Saved data entries:
Content starts

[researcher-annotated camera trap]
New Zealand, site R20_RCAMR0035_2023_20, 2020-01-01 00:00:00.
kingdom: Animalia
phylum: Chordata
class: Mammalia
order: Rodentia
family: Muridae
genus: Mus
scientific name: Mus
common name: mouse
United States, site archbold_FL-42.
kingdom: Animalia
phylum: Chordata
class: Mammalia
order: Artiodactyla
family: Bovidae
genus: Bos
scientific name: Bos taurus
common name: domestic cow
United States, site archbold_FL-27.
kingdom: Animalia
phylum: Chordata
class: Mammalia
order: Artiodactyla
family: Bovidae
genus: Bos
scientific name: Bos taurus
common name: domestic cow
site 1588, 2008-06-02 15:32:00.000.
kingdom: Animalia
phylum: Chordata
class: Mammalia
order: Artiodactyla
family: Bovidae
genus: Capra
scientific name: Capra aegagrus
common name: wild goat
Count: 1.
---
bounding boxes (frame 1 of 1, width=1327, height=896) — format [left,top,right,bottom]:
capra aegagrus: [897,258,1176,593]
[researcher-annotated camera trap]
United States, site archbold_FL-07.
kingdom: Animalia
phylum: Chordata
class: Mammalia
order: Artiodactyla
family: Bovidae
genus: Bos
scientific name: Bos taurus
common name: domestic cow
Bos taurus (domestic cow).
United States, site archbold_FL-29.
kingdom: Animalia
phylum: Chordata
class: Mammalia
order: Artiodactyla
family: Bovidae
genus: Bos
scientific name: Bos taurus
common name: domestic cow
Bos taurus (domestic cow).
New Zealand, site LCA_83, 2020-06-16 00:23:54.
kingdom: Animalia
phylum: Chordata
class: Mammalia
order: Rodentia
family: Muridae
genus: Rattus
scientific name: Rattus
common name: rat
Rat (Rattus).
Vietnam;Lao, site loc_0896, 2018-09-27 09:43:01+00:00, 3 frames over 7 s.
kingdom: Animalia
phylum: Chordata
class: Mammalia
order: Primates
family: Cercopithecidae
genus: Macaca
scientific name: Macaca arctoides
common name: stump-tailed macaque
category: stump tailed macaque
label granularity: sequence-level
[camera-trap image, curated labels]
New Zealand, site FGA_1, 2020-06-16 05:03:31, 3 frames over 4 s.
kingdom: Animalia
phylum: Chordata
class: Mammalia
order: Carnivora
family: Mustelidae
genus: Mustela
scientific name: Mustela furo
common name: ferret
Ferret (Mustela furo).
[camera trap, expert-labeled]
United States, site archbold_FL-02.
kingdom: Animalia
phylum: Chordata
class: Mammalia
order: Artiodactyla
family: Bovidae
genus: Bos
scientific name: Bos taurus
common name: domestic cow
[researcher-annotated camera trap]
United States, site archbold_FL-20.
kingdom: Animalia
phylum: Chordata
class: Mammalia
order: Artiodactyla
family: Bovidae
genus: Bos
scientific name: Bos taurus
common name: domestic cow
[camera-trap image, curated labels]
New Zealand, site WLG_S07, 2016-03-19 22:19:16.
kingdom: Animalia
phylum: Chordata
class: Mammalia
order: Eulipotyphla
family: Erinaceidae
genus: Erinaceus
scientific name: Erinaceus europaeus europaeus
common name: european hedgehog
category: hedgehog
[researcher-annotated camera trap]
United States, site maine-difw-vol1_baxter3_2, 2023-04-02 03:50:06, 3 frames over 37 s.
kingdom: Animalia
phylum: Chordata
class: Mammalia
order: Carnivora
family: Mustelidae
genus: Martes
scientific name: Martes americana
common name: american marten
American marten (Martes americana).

Content ends

#### The task
From the first line through the last, give the data above again exactly.

#### Response for this exercise
[researcher-annotated camera trap]
New Zealand, site R20_RCAMR0035_2023_20, 2020-01-01 00:00:00.
kingdom: Animalia
phylum: Chordata
class: Mammalia
order: Rodentia
family: Muridae
genus: Mus
scientific name: Mus
common name: mouse
United States, site archbold_FL-42.
kingdom: Animalia
phylum: Chordata
class: Mammalia
order: Artiodactyla
family: Bovidae
genus: Bos
scientific name: Bos taurus
common name: domestic cow
United States, site archbold_FL-27.
kingdom: Animalia
phylum: Chordata
class: Mammalia
order: Artiodactyla
family: Bovidae
genus: Bos
scientific name: Bos taurus
common name: domestic cow
site 1588, 2008-06-02 15:32:00.000.
kingdom: Animalia
phylum: Chordata
class: Mammalia
order: Artiodactyla
family: Bovidae
genus: Capra
scientific name: Capra aegagrus
common name: wild goat
Count: 1.
---
bounding boxes (frame 1 of 1, width=1327, height=896) — format [left,top,right,bottom]:
capra aegagrus: [897,258,1176,593]
[researcher-annotated camera trap]
United States, site archbold_FL-07.
kingdom: Animalia
phylum: Chordata
class: Mammalia
order: Artiodactyla
family: Bovidae
genus: Bos
scientific name: Bos taurus
common name: domestic cow
Bos taurus (domestic cow).
United States, site archbold_FL-29.
kingdom: Animalia
phylum: Chordata
class: Mammalia
order: Artiodactyla
family: Bovidae
genus: Bos
scientific name: Bos taurus
common name: domestic cow
Bos taurus (domestic cow).
New Zealand, site LCA_83, 2020-06-16 00:23:54.
kingdom: Animalia
phylum: Chordata
class: Mammalia
order: Rodentia
family: Muridae
genus: Rattus
scientific name: Rattus
common name: rat
Rat (Rattus).
Vietnam;Lao, site loc_0896, 2018-09-27 09:43:01+00:00, 3 frames over 7 s.
kingdom: Animalia
phylum: Chordata
class: Mammalia
order: Primates
family: Cercopithecidae
genus: Macaca
scientific name: Macaca arctoides
common name: stump-tailed macaque
category: stump tailed macaque
label granularity: sequence-level
[camera-trap image, curated labels]
New Zealand, site FGA_1, 2020-06-16 05:03:31, 3 frames over 4 s.
kingdom: Animalia
phylum: Chordata
class: Mammalia
order: Carnivora
family: Mustelidae
genus: Mustela
scientific name: Mustela furo
common name: ferret
Ferret (Mustela furo).
[camera trap, expert-labeled]
United States, site archbold_FL-02.
kingdom: Animalia
phylum: Chordata
class: Mammalia
order: Artiodactyla
family: Bovidae
genus: Bos
scientific name: Bos taurus
common name: domestic cow
[researcher-annotated camera trap]
United States, site archbold_FL-20.
kingdom: Animalia
phylum: Chordata
class: Mammalia
order: Artiodactyla
family: Bovidae
genus: Bos
scientific name: Bos taurus
common name: domestic cow
[camera-trap image, curated labels]
New Zealand, site WLG_S07, 2016-03-19 22:19:16.
kingdom: Animalia
phylum: Chordata
class: Mammalia
order: Eulipotyphla
family: Erinaceidae
genus: Erinaceus
scientific name: Erinaceus europaeus europaeus
common name: european hedgehog
category: hedgehog
[researcher-annotated camera trap]
United States, site maine-difw-vol1_baxter3_2, 2023-04-02 03:50:06, 3 frames over 37 s.
kingdom: Animalia
phylum: Chordata
class: Mammalia
order: Carnivora
family: Mustelidae
genus: Martes
scientific name: Martes americana
common name: american marten
American marten (Martes americana).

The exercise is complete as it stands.